On Mon, 27 Nov 2017 09:19:39 +0200 Mike Rapoport <rppt@xxxxxxxxxxxxxxxxxx> wrote:

> From: Andrei Vagin <avagin@xxxxxxxxxxxxx>
> 
> It is a hybrid of process_vm_readv() and vmsplice().
> 
> vmsplice can map memory from a current address space into a pipe.
> process_vm_readv can read memory of another process.
> 
> A new system call can map memory of another process into a pipe.
> 
> ssize_t process_vmsplice(pid_t pid, int fd, const struct iovec *iov,
>                         unsigned long nr_segs, unsigned int flags)
> 
> All arguments are identical with vmsplice except pid which specifies a
> target process.
> 
> Currently if we want to dump a process memory to a file or to a socket,
> we can use process_vm_readv() + write(), but it works slow, because data
> are copied into a temporary user-space buffer.
> 
> A second way is to use vmsplice() + splice().

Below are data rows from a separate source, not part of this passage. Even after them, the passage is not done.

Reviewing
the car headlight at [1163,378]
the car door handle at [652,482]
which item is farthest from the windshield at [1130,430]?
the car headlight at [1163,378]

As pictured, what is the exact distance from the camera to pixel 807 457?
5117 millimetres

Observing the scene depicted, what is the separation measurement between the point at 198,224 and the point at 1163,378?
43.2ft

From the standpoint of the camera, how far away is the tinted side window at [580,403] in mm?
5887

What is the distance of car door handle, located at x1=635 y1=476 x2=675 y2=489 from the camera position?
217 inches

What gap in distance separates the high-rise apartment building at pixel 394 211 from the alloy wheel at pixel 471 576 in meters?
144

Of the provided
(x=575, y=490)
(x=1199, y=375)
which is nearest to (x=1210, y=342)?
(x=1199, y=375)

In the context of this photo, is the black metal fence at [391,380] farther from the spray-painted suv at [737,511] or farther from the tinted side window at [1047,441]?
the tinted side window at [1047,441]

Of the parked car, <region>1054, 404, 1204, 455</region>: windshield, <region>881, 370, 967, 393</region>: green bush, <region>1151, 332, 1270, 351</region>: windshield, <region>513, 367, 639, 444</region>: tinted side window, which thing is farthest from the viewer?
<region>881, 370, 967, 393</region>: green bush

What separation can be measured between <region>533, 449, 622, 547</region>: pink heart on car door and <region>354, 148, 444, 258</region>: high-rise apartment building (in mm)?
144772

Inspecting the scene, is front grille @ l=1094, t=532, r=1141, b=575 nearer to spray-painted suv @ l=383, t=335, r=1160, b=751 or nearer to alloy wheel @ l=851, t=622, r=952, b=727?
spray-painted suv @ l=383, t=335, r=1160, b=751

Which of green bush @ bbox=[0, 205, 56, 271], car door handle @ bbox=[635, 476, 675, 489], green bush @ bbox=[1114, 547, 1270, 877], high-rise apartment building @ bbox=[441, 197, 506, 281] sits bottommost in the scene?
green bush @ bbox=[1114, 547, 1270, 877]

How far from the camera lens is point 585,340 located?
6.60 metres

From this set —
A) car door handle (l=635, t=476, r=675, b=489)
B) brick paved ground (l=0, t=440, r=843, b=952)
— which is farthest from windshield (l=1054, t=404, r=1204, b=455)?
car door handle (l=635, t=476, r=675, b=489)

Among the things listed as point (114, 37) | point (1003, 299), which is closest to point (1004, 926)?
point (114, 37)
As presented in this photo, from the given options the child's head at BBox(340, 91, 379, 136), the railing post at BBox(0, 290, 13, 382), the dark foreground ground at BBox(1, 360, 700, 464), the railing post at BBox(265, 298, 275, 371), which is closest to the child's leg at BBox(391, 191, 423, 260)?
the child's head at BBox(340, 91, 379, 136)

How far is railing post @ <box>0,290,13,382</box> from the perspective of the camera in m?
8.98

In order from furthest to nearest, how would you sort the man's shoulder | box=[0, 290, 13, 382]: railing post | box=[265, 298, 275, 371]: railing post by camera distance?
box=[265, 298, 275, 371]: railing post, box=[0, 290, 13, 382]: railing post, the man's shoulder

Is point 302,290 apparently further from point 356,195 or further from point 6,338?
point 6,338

It is more effective,
> because data are not copied into a temporary buffer, but here is another
> problem. vmsplice works with the currect address space, so it can be
> used only if we inject our code into a target process.
> 
> The second way suffers from a few other issues:
> * a process has to be stopped to run a parasite code
> * a number of pipes is limited, so it may be impossible to dump all
>   memory in one iteration, and we have to stop process and inject our
>   code a few times.
> * pages in pipes are unreclaimable, so it isn't good to hold a lot of
>   memory in pipes.
> 
> The introduced syscall allows to use a second way without injecting any
> code into a target process.
> 
> My experiments shows that process_vmsplice() + splice() works two time
> faster than process_vm_readv() + write().
>
> It is particularly useful on a pre-dump stage. On this stage we enable a
> memory tracker, and then we are dumping  a process memory while a
> process continues work. On the first iteration we are dumping all
> memory, and then we are dumpung only modified memory from a previous
> iteration.  After a few pre-dump operations, a process is stopped and
> dumped finally. The pre-dump operations allow to significantly decrease
> a process downtime, when a process is migrated to another host.

What is the overall improvement in a typical dumping operation?

Does that improvement justify the addition of a new syscall, and all
that this entails?  If so, why?

Are there any other applications of this syscall?